== Provided entries ==
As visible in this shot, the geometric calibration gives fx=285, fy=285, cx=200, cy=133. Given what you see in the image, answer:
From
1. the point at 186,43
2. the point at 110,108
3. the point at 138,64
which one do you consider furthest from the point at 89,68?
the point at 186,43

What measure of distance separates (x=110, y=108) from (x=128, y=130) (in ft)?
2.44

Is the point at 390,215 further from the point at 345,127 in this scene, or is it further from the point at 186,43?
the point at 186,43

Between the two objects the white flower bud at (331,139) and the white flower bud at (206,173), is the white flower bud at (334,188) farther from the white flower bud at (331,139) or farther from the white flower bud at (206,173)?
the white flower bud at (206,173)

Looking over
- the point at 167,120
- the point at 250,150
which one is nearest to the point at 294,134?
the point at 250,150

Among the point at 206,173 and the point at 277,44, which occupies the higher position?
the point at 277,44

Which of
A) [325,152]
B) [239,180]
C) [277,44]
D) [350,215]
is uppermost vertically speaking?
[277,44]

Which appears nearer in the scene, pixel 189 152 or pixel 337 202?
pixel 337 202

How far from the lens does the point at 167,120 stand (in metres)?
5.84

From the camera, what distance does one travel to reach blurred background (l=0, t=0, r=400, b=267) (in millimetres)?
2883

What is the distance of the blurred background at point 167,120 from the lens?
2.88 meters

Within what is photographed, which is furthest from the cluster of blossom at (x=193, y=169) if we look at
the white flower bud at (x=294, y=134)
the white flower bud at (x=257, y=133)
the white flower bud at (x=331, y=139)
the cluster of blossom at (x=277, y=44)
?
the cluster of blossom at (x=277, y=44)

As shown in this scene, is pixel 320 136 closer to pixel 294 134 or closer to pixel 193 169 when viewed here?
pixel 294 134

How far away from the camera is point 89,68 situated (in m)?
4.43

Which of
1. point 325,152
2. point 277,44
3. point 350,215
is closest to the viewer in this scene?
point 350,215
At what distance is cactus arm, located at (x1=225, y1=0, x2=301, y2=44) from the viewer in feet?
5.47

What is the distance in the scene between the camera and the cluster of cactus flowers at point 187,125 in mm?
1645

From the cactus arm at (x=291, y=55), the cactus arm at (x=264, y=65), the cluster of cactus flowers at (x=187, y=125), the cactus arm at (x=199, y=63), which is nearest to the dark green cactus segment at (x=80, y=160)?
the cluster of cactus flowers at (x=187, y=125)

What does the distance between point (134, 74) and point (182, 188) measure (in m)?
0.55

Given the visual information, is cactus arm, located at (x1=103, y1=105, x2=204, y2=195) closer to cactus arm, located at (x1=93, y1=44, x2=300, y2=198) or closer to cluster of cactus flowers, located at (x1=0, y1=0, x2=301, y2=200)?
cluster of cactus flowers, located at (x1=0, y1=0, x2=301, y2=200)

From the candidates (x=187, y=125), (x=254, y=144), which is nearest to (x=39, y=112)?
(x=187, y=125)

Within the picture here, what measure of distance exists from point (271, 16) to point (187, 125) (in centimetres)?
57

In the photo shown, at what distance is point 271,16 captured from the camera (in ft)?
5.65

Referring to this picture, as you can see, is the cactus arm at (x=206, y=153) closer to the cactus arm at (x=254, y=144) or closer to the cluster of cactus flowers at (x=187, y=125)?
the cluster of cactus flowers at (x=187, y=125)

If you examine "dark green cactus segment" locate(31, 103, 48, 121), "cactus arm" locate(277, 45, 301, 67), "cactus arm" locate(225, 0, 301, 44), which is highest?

== What is being asked ==
Convert all the rows above into a Markdown table with the columns Number and Line, giving each non-blank line its own table row and omitting blank lines.

== Solution ==
| Number | Line |
|---|---|
| 1 | As visible in this shot, the geometric calibration gives fx=285, fy=285, cx=200, cy=133. Given what you see in the image, answer: |
| 2 | From |
| 3 | 1. the point at 186,43 |
| 4 | 2. the point at 110,108 |
| 5 | 3. the point at 138,64 |
| 6 | which one do you consider furthest from the point at 89,68? |
| 7 | the point at 186,43 |
| 8 | What measure of distance separates (x=110, y=108) from (x=128, y=130) (in ft)? |
| 9 | 2.44 |
| 10 | Is the point at 390,215 further from the point at 345,127 in this scene, or is it further from the point at 186,43? |
| 11 | the point at 186,43 |
| 12 | Between the two objects the white flower bud at (331,139) and the white flower bud at (206,173), is the white flower bud at (334,188) farther from the white flower bud at (331,139) or farther from the white flower bud at (206,173)? |
| 13 | the white flower bud at (206,173) |
| 14 | Looking over |
| 15 | - the point at 167,120 |
| 16 | - the point at 250,150 |
| 17 | which one is nearest to the point at 294,134? |
| 18 | the point at 250,150 |
| 19 | Among the point at 206,173 and the point at 277,44, which occupies the higher position? |
| 20 | the point at 277,44 |
| 21 | Which of |
| 22 | A) [325,152] |
| 23 | B) [239,180] |
| 24 | C) [277,44] |
| 25 | D) [350,215] |
| 26 | is uppermost vertically speaking? |
| 27 | [277,44] |
| 28 | Which appears nearer in the scene, pixel 189 152 or pixel 337 202? |
| 29 | pixel 337 202 |
| 30 | How far from the lens does the point at 167,120 stand (in metres)? |
| 31 | 5.84 |
| 32 | From the camera, what distance does one travel to reach blurred background (l=0, t=0, r=400, b=267) (in millimetres)? |
| 33 | 2883 |
| 34 | What is the distance of the blurred background at point 167,120 from the lens? |
| 35 | 2.88 meters |
| 36 | Within what is photographed, which is furthest from the cluster of blossom at (x=193, y=169) if we look at |
| 37 | the white flower bud at (x=294, y=134) |
| 38 | the white flower bud at (x=257, y=133) |
| 39 | the white flower bud at (x=331, y=139) |
| 40 | the cluster of blossom at (x=277, y=44) |
| 41 | ? |
| 42 | the cluster of blossom at (x=277, y=44) |
| 43 | As shown in this scene, is pixel 320 136 closer to pixel 294 134 or closer to pixel 193 169 when viewed here? |
| 44 | pixel 294 134 |
| 45 | How far away from the camera is point 89,68 situated (in m)? |
| 46 | 4.43 |
| 47 | Which of |
| 48 | 1. point 325,152 |
| 49 | 2. point 277,44 |
| 50 | 3. point 350,215 |
| 51 | is closest to the viewer in this scene? |
| 52 | point 350,215 |
| 53 | At what distance is cactus arm, located at (x1=225, y1=0, x2=301, y2=44) from the viewer in feet? |
| 54 | 5.47 |
| 55 | What is the distance in the scene between the camera and the cluster of cactus flowers at point 187,125 in mm? |
| 56 | 1645 |
| 57 | From the cactus arm at (x=291, y=55), the cactus arm at (x=264, y=65), the cluster of cactus flowers at (x=187, y=125), the cactus arm at (x=199, y=63), which is nearest to the dark green cactus segment at (x=80, y=160)? |
| 58 | the cluster of cactus flowers at (x=187, y=125) |
| 59 | What does the distance between point (134, 74) and point (182, 188) measure (in m)? |
| 60 | 0.55 |
| 61 | Given the visual information, is cactus arm, located at (x1=103, y1=105, x2=204, y2=195) closer to cactus arm, located at (x1=93, y1=44, x2=300, y2=198) or closer to cluster of cactus flowers, located at (x1=0, y1=0, x2=301, y2=200)? |
| 62 | cluster of cactus flowers, located at (x1=0, y1=0, x2=301, y2=200) |
| 63 | From the candidates (x=187, y=125), (x=254, y=144), which is nearest to (x=39, y=112)? |
| 64 | (x=187, y=125) |
| 65 | Within the picture here, what measure of distance exists from point (271, 16) to point (187, 125) (in centimetres)? |
| 66 | 57 |
| 67 | In the photo shown, at what distance is point 271,16 captured from the camera (in ft)? |
| 68 | 5.65 |
| 69 | Referring to this picture, as you can see, is the cactus arm at (x=206, y=153) closer to the cactus arm at (x=254, y=144) or closer to the cluster of cactus flowers at (x=187, y=125)? |
| 70 | the cluster of cactus flowers at (x=187, y=125) |
| 71 | If you examine "dark green cactus segment" locate(31, 103, 48, 121), "cactus arm" locate(277, 45, 301, 67), "cactus arm" locate(225, 0, 301, 44), which is highest? |